Wooden floorboards groaned beneath his feet. Peeling wallpaper replaced stone—purple bruised with age. Gas lamps flickered to life along a narrow hallway that should not exist.

Family portraits lined the walls.

Their faces were scratched out.

A sound cut through the haze.

A telephone.

Ringing.

Insistent.

Zhang Lu's legs moved without permission. The smoke herded him forward, whispers coiling into his ears.

You don't belong here.

Intruder.

Worthless.

"Shut up," he hissed. "You're not real."

The whispers laughed.

The hallway ended in a small room. A single bare bulb swung overhead. At the center stood an antique black rotary phone, receiver dangling, bell clanging endlessly.
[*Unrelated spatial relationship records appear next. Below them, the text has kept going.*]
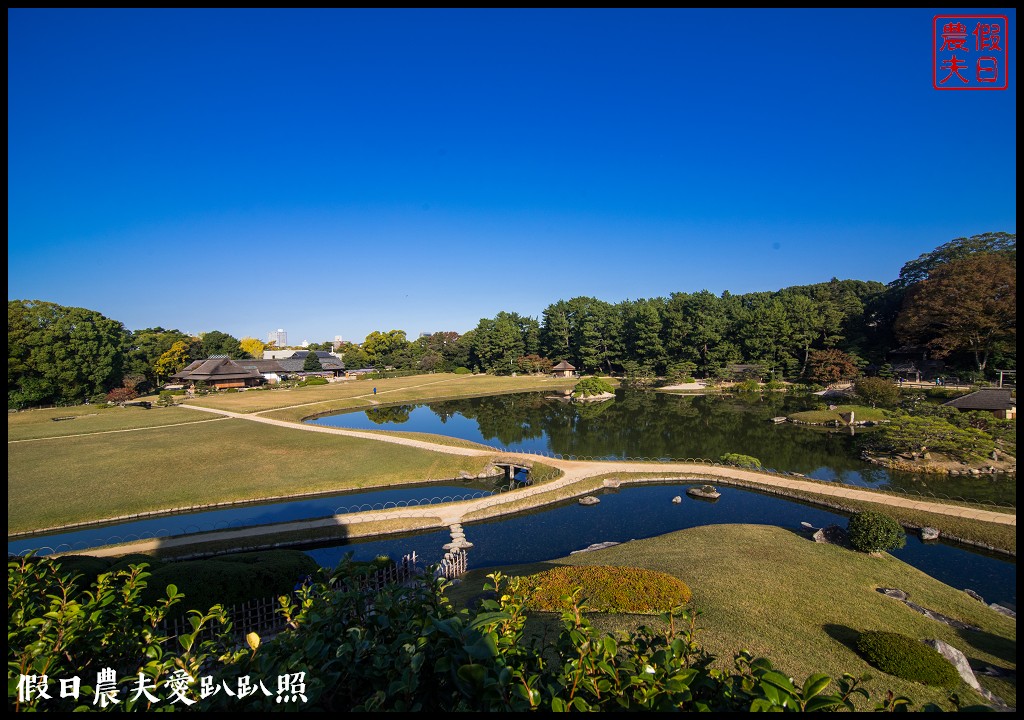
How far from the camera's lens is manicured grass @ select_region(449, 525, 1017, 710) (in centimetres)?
749

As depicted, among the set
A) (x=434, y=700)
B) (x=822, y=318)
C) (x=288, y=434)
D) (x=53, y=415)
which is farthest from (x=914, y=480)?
(x=53, y=415)

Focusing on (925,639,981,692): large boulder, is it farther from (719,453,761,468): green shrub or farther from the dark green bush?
(719,453,761,468): green shrub

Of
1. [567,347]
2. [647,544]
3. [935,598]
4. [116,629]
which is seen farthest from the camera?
[567,347]

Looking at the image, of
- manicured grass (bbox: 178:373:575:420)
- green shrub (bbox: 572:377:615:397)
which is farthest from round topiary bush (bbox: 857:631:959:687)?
green shrub (bbox: 572:377:615:397)

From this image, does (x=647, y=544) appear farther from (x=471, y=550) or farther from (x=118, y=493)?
(x=118, y=493)

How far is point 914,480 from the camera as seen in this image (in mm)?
20531

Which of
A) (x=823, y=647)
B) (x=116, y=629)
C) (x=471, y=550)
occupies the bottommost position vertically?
(x=471, y=550)

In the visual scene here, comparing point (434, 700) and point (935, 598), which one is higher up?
point (434, 700)

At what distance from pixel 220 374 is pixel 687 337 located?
58429mm

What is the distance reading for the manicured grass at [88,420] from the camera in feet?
103

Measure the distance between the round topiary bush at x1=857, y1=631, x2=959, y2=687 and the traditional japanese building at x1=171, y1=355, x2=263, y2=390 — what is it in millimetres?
63487

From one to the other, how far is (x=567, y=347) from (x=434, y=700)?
70.6 metres

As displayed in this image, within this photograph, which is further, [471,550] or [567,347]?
[567,347]

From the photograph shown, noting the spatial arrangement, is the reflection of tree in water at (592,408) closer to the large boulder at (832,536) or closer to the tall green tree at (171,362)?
the large boulder at (832,536)
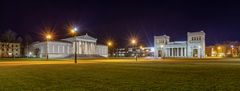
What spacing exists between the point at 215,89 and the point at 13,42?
140491mm

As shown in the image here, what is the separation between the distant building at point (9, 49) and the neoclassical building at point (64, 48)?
716 cm

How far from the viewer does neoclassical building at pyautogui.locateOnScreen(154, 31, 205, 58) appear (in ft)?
488

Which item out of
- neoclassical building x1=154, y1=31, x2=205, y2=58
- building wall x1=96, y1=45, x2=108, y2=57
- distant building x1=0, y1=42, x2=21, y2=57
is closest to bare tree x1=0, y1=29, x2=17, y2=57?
distant building x1=0, y1=42, x2=21, y2=57

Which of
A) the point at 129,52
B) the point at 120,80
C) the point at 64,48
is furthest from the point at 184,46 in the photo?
the point at 120,80

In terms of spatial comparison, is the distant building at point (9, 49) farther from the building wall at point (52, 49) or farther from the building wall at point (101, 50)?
the building wall at point (101, 50)

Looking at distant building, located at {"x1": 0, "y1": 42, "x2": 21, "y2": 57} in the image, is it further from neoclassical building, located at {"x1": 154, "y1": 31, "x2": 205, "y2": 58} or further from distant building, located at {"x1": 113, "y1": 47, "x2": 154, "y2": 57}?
neoclassical building, located at {"x1": 154, "y1": 31, "x2": 205, "y2": 58}

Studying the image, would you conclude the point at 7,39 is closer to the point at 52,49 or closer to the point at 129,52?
the point at 52,49

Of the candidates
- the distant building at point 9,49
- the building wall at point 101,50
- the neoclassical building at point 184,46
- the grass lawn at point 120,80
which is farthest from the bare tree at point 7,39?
the grass lawn at point 120,80

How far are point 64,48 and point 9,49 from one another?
2794cm

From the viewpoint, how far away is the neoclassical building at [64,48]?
131 metres

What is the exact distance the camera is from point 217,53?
17862 centimetres

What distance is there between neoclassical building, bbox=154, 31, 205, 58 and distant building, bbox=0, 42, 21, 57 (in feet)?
259

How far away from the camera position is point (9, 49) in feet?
459

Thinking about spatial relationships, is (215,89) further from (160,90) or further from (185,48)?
(185,48)
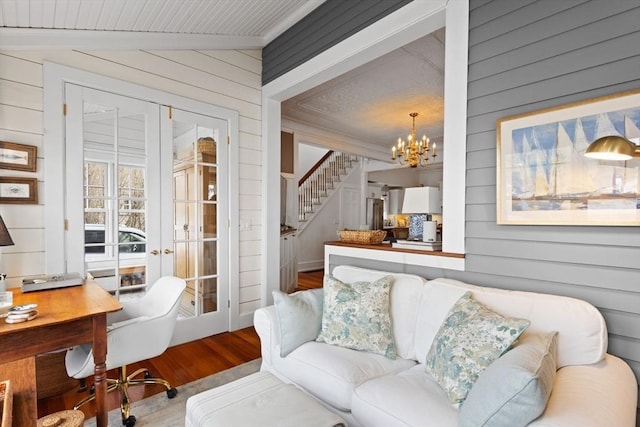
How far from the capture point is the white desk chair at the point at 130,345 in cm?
186

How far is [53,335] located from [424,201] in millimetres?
2401

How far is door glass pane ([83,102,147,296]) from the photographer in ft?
8.63

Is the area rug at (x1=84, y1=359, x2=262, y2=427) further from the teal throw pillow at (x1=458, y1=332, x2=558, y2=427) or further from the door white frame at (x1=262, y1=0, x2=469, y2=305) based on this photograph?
the door white frame at (x1=262, y1=0, x2=469, y2=305)

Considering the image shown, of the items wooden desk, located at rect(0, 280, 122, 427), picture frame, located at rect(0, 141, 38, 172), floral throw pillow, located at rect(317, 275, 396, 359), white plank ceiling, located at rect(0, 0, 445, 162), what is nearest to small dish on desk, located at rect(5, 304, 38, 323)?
wooden desk, located at rect(0, 280, 122, 427)

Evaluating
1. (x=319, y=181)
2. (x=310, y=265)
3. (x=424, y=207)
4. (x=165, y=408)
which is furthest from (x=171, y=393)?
(x=319, y=181)

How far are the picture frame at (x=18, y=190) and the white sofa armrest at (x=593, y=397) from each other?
3.21 metres

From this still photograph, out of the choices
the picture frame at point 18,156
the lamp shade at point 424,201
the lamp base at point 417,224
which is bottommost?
the lamp base at point 417,224

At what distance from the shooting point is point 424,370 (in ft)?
5.72

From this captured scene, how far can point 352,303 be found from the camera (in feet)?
6.74

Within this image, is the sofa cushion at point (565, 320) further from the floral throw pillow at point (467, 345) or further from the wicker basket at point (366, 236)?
the wicker basket at point (366, 236)

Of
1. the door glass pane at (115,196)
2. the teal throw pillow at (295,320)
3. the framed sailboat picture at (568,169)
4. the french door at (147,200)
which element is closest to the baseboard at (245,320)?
the french door at (147,200)

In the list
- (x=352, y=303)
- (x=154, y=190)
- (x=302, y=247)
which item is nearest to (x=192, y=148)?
(x=154, y=190)

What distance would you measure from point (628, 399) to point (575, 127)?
4.04ft

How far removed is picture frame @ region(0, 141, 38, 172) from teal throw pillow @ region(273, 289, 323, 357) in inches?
80.6
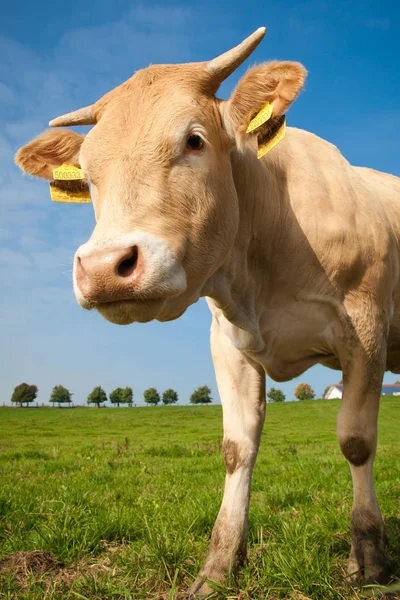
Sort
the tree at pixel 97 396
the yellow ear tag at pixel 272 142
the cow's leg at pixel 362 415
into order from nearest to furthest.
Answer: the yellow ear tag at pixel 272 142 < the cow's leg at pixel 362 415 < the tree at pixel 97 396

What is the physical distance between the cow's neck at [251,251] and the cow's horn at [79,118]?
1006 millimetres

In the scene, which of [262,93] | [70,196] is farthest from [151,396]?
[262,93]

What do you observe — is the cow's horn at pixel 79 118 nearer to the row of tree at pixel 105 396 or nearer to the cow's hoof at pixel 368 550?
the cow's hoof at pixel 368 550

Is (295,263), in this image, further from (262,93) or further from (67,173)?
(67,173)

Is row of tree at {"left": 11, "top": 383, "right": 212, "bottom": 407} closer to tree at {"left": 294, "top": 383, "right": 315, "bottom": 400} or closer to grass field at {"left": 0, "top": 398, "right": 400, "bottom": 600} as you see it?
tree at {"left": 294, "top": 383, "right": 315, "bottom": 400}

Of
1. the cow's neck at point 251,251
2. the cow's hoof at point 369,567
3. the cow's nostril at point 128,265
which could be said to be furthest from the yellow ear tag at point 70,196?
the cow's hoof at point 369,567

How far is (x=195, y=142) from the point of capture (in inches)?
120

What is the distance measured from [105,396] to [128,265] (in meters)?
110

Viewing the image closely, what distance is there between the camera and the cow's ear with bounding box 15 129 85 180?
396 centimetres

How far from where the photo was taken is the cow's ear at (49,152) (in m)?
3.96

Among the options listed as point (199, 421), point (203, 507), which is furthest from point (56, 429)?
point (203, 507)

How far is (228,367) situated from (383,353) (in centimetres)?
114

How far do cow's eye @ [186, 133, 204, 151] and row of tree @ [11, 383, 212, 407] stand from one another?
10283 cm

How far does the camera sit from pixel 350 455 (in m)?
3.70
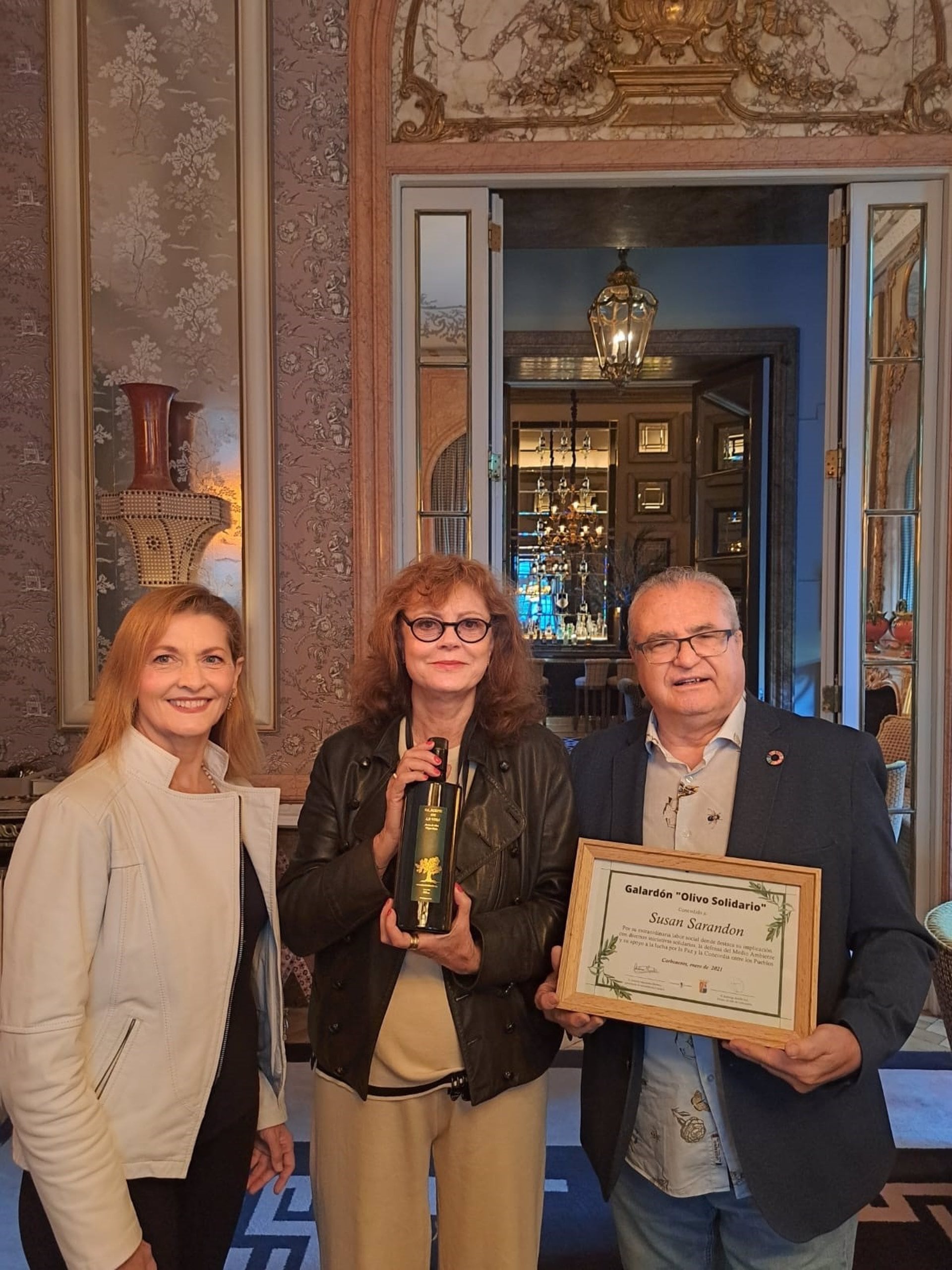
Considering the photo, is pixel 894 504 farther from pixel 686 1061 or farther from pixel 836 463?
pixel 686 1061

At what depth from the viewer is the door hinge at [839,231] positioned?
3732 mm

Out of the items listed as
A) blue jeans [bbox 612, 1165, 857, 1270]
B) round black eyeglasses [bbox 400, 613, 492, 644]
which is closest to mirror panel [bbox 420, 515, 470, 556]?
round black eyeglasses [bbox 400, 613, 492, 644]

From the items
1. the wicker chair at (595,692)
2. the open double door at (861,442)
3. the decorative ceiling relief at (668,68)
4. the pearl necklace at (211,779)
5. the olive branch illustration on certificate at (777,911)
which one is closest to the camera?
the olive branch illustration on certificate at (777,911)

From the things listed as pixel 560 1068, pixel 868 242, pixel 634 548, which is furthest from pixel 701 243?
pixel 634 548

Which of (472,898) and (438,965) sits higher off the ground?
(472,898)

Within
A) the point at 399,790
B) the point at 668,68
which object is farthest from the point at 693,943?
the point at 668,68

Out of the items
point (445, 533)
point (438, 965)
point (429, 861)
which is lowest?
point (438, 965)

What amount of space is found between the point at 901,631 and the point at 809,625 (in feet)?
7.77

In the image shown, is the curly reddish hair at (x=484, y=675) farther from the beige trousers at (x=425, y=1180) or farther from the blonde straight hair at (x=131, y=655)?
the beige trousers at (x=425, y=1180)

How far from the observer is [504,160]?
3643 mm

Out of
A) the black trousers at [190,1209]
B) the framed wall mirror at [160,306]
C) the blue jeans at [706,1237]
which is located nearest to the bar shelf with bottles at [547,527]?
the framed wall mirror at [160,306]

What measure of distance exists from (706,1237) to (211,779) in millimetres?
1087

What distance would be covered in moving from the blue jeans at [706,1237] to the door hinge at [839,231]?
11.3ft

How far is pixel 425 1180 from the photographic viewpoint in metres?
1.59
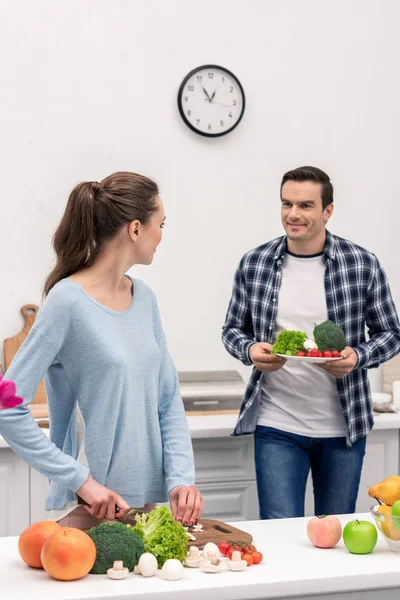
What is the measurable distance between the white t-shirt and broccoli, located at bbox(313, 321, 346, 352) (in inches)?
5.5

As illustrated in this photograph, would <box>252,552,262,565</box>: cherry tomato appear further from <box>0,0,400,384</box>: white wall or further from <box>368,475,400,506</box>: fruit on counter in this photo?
<box>0,0,400,384</box>: white wall

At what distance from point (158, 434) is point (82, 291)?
353 mm

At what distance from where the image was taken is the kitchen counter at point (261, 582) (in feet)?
4.51

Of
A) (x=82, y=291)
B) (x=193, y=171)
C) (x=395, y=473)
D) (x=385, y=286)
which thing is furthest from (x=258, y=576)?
(x=193, y=171)

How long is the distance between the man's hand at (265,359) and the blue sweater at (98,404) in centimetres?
66

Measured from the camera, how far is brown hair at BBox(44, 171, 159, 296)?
1859 millimetres

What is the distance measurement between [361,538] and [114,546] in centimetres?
46

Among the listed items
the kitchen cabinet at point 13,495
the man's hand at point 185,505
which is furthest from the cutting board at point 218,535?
the kitchen cabinet at point 13,495

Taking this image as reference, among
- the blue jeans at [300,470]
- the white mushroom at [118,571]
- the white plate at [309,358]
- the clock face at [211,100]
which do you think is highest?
the clock face at [211,100]

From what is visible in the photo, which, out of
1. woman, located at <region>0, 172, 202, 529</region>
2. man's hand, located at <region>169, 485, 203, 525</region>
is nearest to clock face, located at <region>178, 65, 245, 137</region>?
woman, located at <region>0, 172, 202, 529</region>

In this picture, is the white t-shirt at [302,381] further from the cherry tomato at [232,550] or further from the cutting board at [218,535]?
the cherry tomato at [232,550]

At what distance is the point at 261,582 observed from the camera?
56.0 inches

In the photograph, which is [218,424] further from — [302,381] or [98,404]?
[98,404]

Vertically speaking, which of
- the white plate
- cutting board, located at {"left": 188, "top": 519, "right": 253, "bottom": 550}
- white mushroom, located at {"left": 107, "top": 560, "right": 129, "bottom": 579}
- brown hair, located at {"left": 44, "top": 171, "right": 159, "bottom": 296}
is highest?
brown hair, located at {"left": 44, "top": 171, "right": 159, "bottom": 296}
The smoke pressed against his back.

He stepped inside.

The ringing stopped.

Silence fell—thick, expectant.

He lifted the receiver.

"Hello?"

Nothing.

He lowered it—

"Hello, dear."

The voice slid into him like ice.

He snapped the phone back to his ear. "Who are you?"

A soft, delighted giggle. "I'd like to play a game."

His heart dropped.

"A riddle," she continued. "Answer correctly, and I'll let you go. Fail… and you stay with me forever."

Zhang Lu steadied his breath. Fear sharpened into focus.

"Ask it."

"Oh, I will." Her voice grew intimate, playful. "What do you call it when night deepens and the clock strikes twelve? What is my name?"

The answer was immediate.

Too immediate.

"It's mid—"

A hand closed over his.

Cold. Strong.

"—night," she whispered against his ear.

Shadows wrapped around his wrists, gentle and inescapable.

The room dissolved.

She stood before him.

Tall. Overwhelming. Seven feet of elegant ruin.

Black hair floated as though submerged. A white blindfold etched with silver runes bound her eyes, yet her gaze pierced him. Crimson chains glowed loosely around her wrists. At her throat burned a turquoise pendant—the heart of an azure dragon.

In her hand: a purple envelope sealed in black wax.

Midnight.

Lady of the Dark Castle.

Leonard's mother.

Or what she had become.

"My dear Leonardo," she crooned, brushing his cheek with impossible tenderness. "Are you scared of Mommy?"

He couldn't breathe.

Memories flooded him—his and Leonard's, woven together by terror and awe.

The madness plague. The Black Sea. The dragon slain at midnight. The ascension.

Eternal night given form.

She leaned close. "Remember this, darling. There is no escape."

Then she laughed—and dissolved into smoke.

Zhang Lu collapsed, gasping.

The smoke thinned.

Walls reformed. Sunlight crept in through grimy windows.

He lay on a sagging couch.

Lowtown.

Home.

Footsteps approached—Orion's careless stride, Elara's lighter steps.

Zhang Lu staggered upright and fled to the bathroom, splashing cold water on his face.

Leonard stared back from the mirror.

"I guess this is my life now," he murmured.

Behind him, Orion's voice called, amused.

"Leo? You home already?"

Zhang Lu straightened.

Showtime.

In his pocket, the purple envelope weighed heavy.

He didn't open it.

Not yet.

The game had already begun—and Midnight never played fair.